FO denies secret test with North Korea

Published February 28, 2004

ISLAMABAD, Feb 27: Pakistan on Friday strongly rejected news reports that it had conducted joint nuclear tests with North Korea and dismissed it as a "wild, mischievous and irresponsible speculation".

According to APP, foreign office spokesman Masood Khan, when asked about a report published by the New York Times on Friday, said: "This news report is incorrect and fallacious. We take it as no more than wild, mischievous and irresponsible speculation."

He said Pakistan had conducted its nuclear tests in 1998 exclusively by indigenous means which, he said, was a matter of pride for the people of Pakistan.

"The fanciful conjecture that it might have been a 'joint test' is a mere fantasy, nothing more," Mr Khan added. He said Pakistan did not have nuclear cooperation with any country. "The government of Pakistan has had no interaction with North Korea in the nuclear field.
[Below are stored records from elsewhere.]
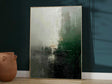 Textured Misty Reflections | Verdant Horizon
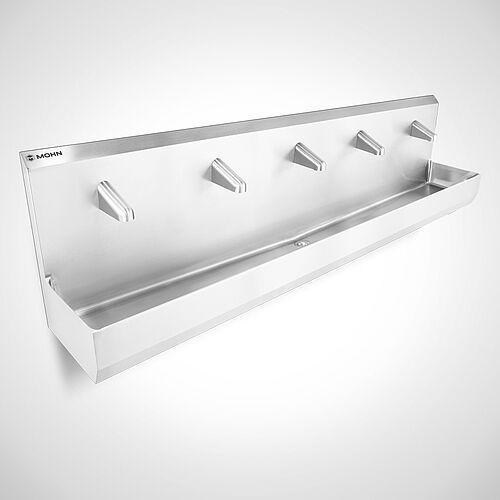 Multiple sensor-operated hand wash basin with 5 washing places type WR-HL 5-41, art. no. 12.00.01.65 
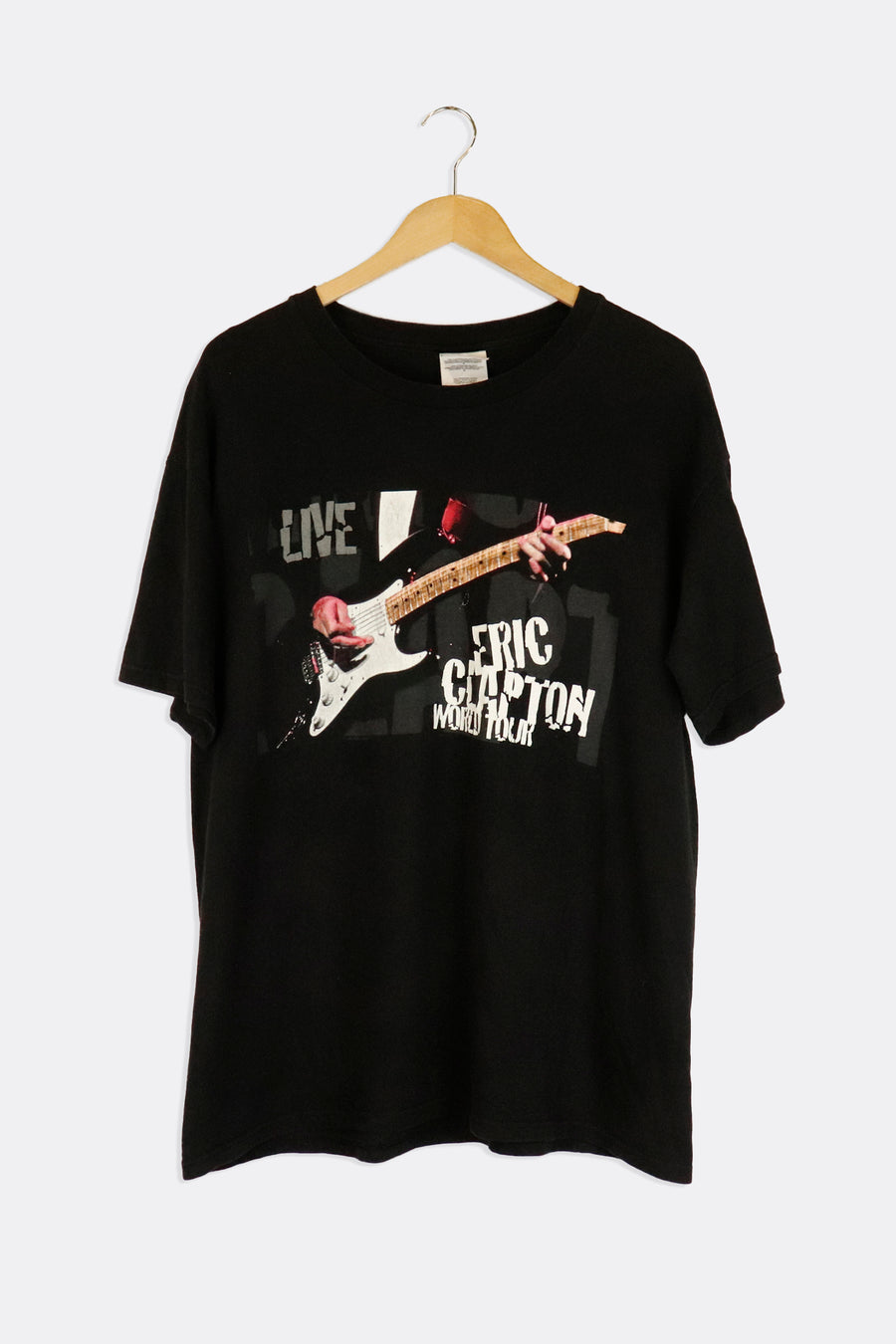 Vintage 1998 Eric Clapton Live World Tour Vinyl T Shirt Sz L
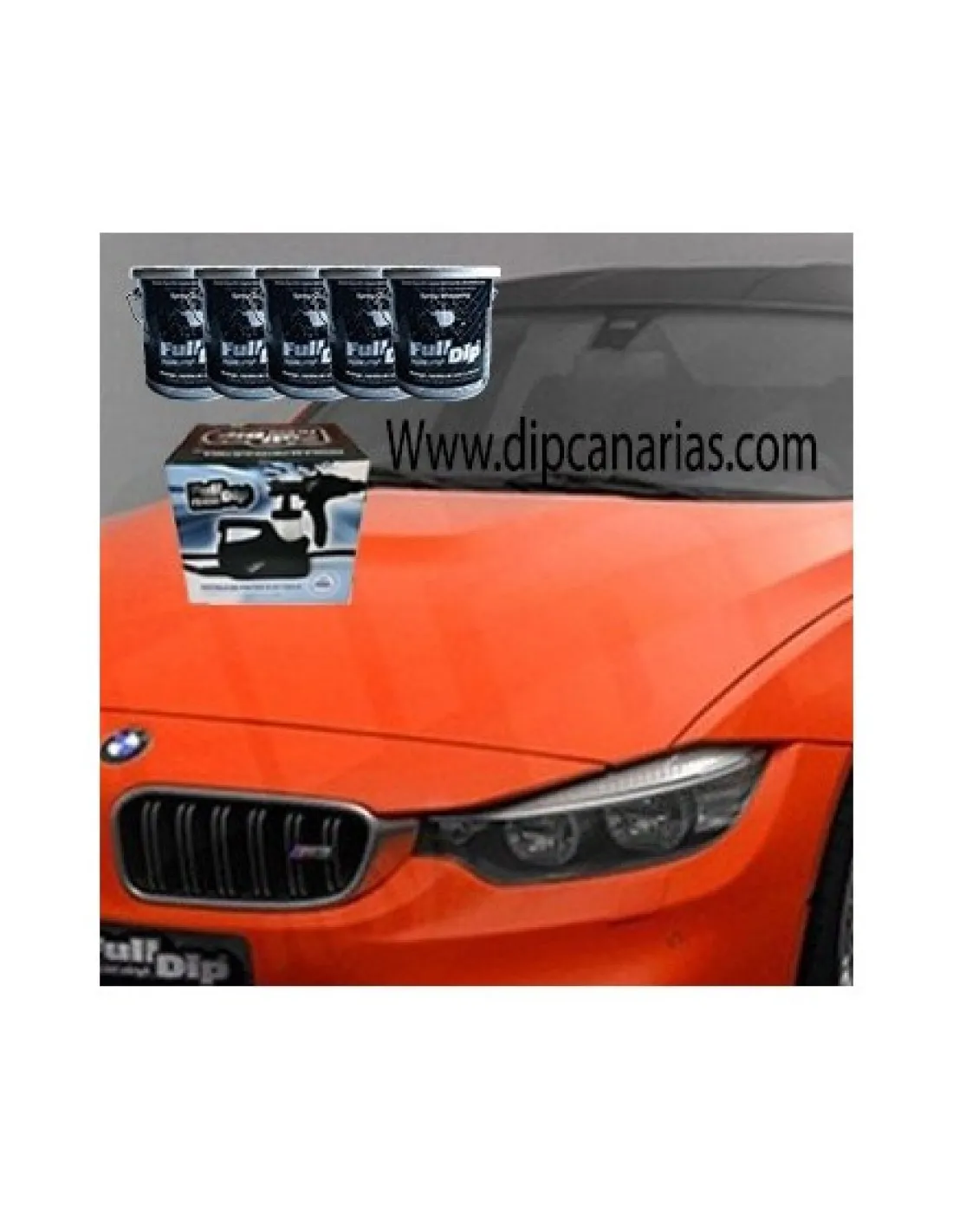 Kit Coche Maxi Naranja Sólido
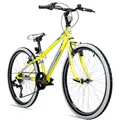 Bergsteiger Kansas 20, 24 Zoll Kinderfahrrad, geeignet für 6, 7, 8, 9, 10, 11 Jahre, 6 Gang-Schaltung, Mountainbike mit Weißwandbereifung, Jungen-Fahrrad, Mädchen-Fahrrad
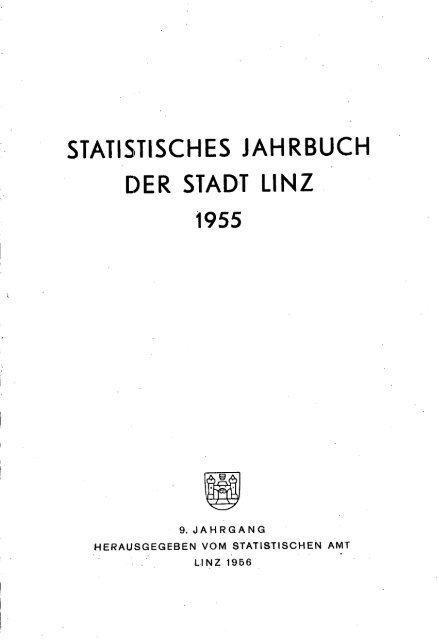 STATISTISCHES JAHRBUCH DER STADT LINZ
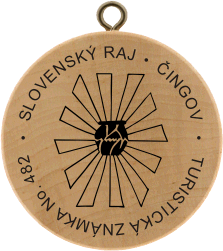 Turistická známka (SK) č. 482 - Čingov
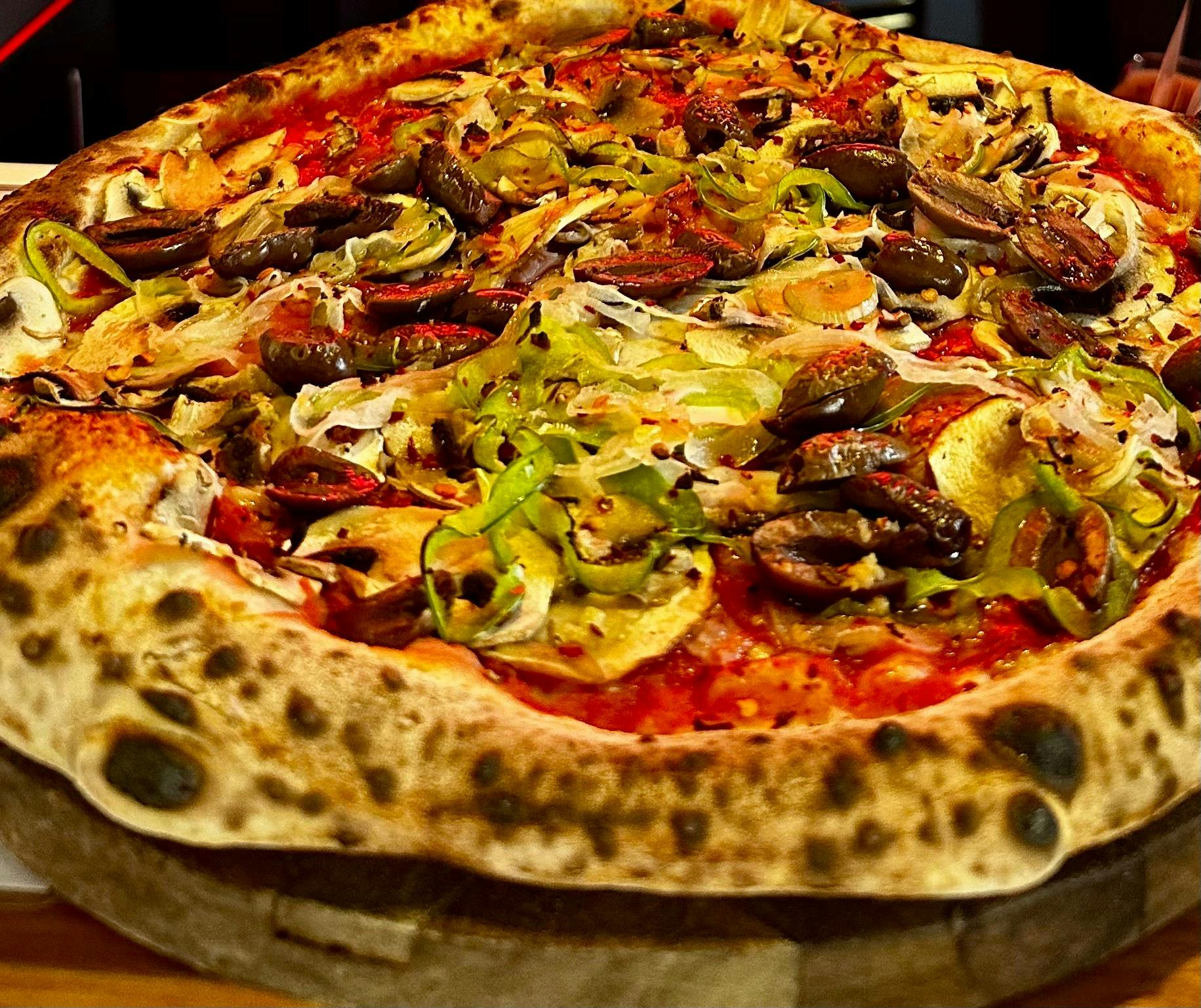 Woodfire pizza
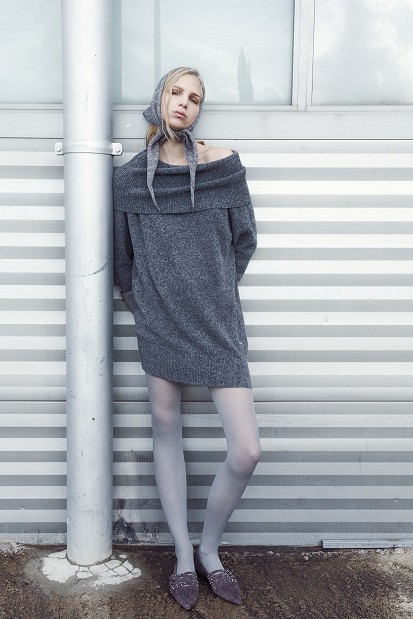 Knitted mini dress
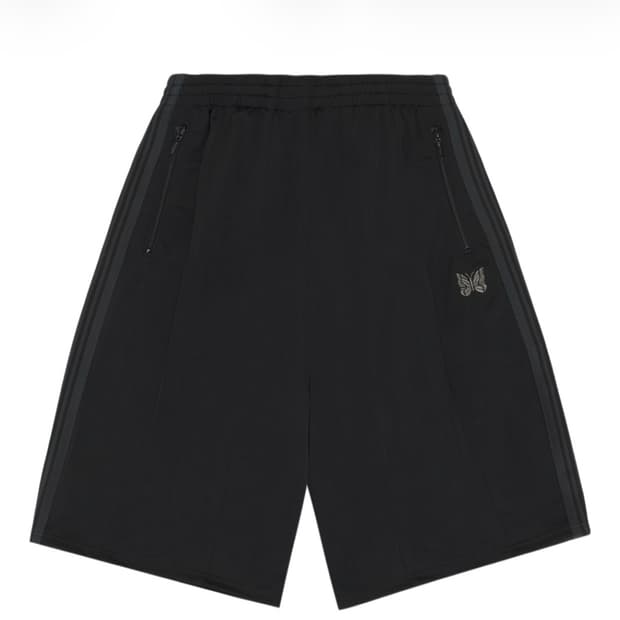 니들스 x LHP H.D. 트랙 팬츠 쇼츠 폴리 스무스 블랙 차콜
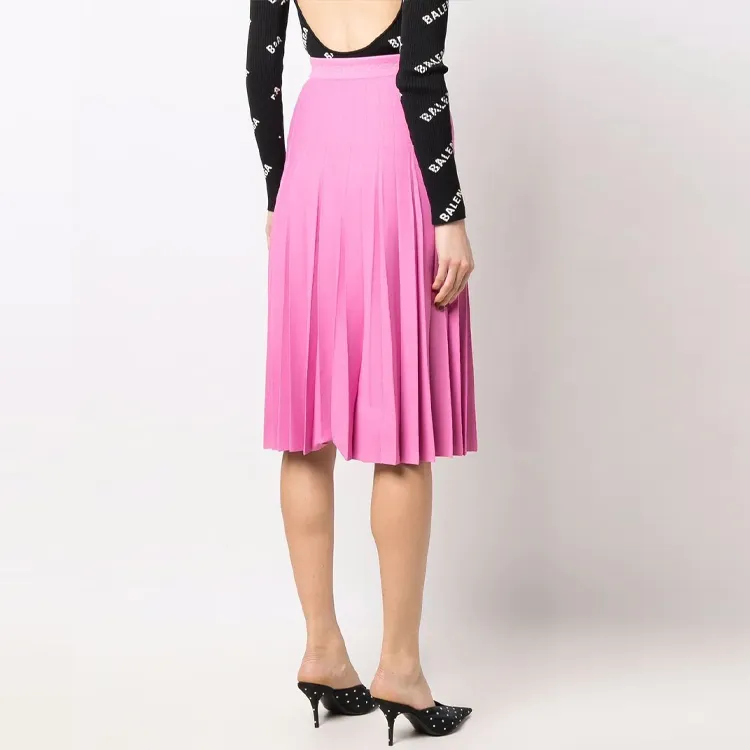 Balenciaga Casual Long Skirts Women's Pink-2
None whatsoever," he said.

The NYT report, according to our correspodent, said: "Startling clues were detected after underground tests that Pakistan carried out in May 1998, when it proved to the world that its own efforts to build nuclear weapons had succeeded.

According to former and current American intelligence officials, an American military jet sent to sample the air after the final test in the wastelands of the Balochistan desert picked up traces of plutonium."

That surprised experts at the Los Alamos national laboratory, because Pakistan said openly that all of its bombs were fuelled by highly-enriched uranium produced at Dr Khan's laboratories, the newspaper said.

Among the possible explanations hotly debated after the tests was that North Korea "perhaps in return for the help from Dr Khan" might have given Pakistan some of its precious supply of plutonium to conduct a joint test of an atomic weapon.

The debate over the 1998 tests was never settled and fell into obscurity, until Dr Khan confessed last month that he had spread nuclear skills and equipment over more than a decade.